I usually import the MIDI tracks (and sometimes RealTracks) I created with BIAB, then begin overdubbing vocals, guitars, or maybe even other MIDI keyboard parts. I have also used SONAR's ACID-compatible "looping" features, using a couple of loop library CD's I bought, including some great steel guitar samples.

Do the WAV
MIDI tracks have to be rendered to audio. Often your sound card does this, but I usually use the many "software synths" supplied with SONAR X2. Once I have the track mixed the way I want, I use "export audio" to create a CD-quality WAV file. These files are huge (36 MB is typical).

MP3 to the Web
There are various programs that can convert WAV files to the compressed MP3 format. I have used Audio Grabber and even iTunes to do this conversion. Recently I've been using the free SoundCloud.com site to share works in progress and musical experiments.

Writing and Recording Apps
I travel a lot, and in the last few years, music creation apps for the iPhone or iPod Touch have matured to the point that I can write some of my new songs and reven record basic demos on my iPod Touch, whether I'm on a plane or in a hotel room somewhere.

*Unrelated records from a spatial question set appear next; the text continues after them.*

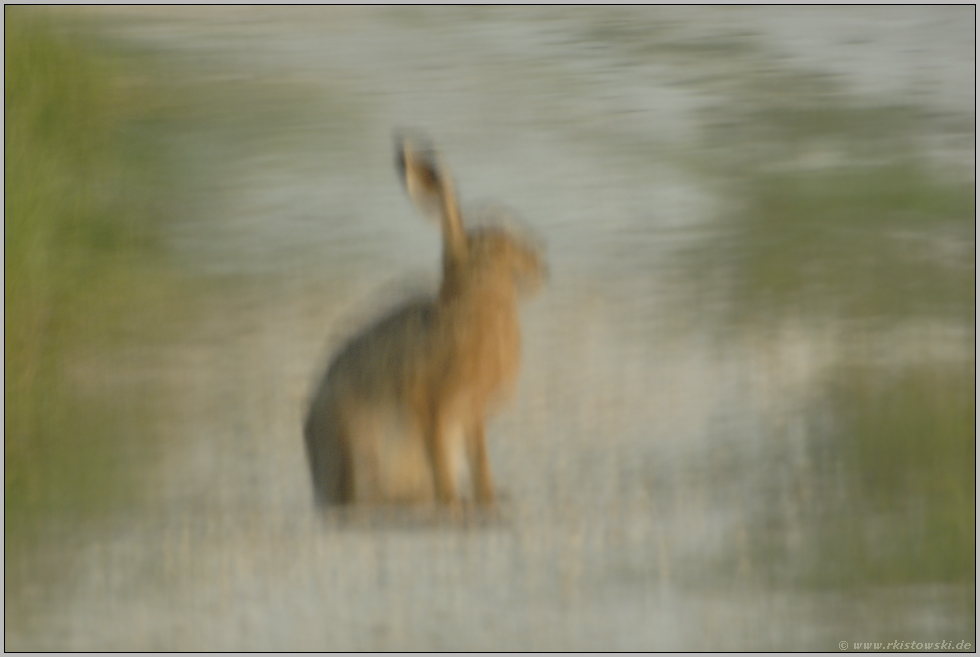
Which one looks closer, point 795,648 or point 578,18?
point 795,648

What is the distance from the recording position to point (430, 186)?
1200mm

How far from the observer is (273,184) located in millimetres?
1203

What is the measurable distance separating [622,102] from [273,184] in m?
0.44

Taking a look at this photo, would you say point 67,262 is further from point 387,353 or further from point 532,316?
Answer: point 532,316

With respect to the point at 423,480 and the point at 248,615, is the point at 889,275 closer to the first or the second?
the point at 423,480

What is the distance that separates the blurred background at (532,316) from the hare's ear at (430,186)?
0.05 feet

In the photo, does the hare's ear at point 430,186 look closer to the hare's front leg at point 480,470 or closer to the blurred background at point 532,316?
the blurred background at point 532,316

Here's a recent blog post I wrote discussing some of these apps. If you search my blog for "apps" you can find a number of other reviews of music apps that I use. GarageBand, Thumbjam 2.0, and Music Studio 2.0 are three of my favorites, but there are a lot of great music apps, some for as little as 99 cents, though some of the more capable apps can cost $5 or even $15. This is still very cheap compared to PC based applications (not to mention studio time).